Stored entries
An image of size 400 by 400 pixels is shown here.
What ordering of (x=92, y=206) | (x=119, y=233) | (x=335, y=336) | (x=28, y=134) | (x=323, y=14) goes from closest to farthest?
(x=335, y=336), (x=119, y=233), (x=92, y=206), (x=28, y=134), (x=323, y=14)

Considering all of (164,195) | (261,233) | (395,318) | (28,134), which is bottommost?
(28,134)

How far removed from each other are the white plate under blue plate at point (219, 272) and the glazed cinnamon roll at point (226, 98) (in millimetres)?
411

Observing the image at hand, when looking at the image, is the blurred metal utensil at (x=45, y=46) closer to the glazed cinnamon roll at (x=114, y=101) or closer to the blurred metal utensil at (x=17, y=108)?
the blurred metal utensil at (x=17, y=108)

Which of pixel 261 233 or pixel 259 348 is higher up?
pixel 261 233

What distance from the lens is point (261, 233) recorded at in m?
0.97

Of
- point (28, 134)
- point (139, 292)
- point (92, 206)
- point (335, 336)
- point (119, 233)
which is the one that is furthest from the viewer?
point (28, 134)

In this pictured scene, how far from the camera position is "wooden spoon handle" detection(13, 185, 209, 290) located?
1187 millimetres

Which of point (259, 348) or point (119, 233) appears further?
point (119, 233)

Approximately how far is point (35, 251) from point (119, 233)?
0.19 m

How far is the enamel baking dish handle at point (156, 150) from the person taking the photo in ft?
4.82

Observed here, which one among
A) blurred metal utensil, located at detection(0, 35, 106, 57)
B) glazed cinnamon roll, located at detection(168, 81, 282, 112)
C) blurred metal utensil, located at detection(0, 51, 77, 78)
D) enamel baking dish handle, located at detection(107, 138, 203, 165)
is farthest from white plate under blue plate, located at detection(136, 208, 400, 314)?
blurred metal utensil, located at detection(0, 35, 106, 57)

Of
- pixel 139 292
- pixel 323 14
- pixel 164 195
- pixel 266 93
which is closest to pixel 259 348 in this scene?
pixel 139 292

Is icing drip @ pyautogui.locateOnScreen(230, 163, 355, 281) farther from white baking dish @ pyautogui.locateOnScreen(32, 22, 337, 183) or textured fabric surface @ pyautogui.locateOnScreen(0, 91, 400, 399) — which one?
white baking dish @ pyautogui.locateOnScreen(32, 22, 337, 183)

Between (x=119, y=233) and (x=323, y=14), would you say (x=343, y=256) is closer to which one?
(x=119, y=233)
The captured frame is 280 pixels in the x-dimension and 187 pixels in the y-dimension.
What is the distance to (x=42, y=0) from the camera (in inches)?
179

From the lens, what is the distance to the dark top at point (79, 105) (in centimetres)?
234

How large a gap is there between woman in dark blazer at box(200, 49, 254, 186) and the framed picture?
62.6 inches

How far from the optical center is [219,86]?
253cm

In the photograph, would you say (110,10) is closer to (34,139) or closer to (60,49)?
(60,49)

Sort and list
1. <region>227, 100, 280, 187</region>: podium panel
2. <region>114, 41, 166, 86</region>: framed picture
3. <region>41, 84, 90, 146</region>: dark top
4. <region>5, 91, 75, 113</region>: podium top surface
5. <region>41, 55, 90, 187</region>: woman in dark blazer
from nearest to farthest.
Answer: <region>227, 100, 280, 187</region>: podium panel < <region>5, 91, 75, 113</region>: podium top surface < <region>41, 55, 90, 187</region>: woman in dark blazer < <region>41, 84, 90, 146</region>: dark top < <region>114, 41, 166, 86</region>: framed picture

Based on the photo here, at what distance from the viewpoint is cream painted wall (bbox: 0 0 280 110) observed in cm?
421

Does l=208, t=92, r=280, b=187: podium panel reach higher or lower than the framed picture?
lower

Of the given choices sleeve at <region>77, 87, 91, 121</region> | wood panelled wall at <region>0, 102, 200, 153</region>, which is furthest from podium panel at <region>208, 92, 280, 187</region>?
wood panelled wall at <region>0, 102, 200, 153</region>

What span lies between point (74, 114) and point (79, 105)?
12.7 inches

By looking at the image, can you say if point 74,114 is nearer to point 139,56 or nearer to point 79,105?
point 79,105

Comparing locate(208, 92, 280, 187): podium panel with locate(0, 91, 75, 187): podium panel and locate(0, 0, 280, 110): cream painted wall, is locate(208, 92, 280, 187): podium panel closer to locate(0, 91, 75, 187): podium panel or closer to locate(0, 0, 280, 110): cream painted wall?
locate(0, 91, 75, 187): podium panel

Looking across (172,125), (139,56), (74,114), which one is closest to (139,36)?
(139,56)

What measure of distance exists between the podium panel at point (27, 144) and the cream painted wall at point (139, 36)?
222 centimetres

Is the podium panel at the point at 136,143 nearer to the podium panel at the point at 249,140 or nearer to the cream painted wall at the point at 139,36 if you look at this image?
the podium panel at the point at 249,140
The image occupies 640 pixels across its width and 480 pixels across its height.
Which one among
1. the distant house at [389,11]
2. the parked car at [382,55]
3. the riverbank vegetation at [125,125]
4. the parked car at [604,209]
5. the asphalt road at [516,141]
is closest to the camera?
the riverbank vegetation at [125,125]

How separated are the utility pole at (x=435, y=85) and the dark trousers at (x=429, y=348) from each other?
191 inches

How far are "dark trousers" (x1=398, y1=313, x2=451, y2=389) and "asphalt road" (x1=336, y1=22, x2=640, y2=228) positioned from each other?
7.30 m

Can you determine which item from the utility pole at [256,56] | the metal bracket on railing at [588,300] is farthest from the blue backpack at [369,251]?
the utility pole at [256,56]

STATED GOAL. Write out, word for word, the lines from the one containing "Comparing locate(208, 92, 280, 187): podium" through the one containing "222 centimetres", including both of those lines.

WRITTEN SOLUTION.
Comparing locate(208, 92, 280, 187): podium panel with locate(0, 91, 75, 187): podium panel and locate(0, 0, 280, 110): cream painted wall, is locate(208, 92, 280, 187): podium panel closer to locate(0, 91, 75, 187): podium panel or closer to locate(0, 0, 280, 110): cream painted wall?
locate(0, 91, 75, 187): podium panel

Looking across (172,125), (139,56), (74,114), which one is closest to (139,36)?
(139,56)

What measure of distance exists between the podium panel at point (27, 144) and the cream painted wall at point (139, 36)?
222 centimetres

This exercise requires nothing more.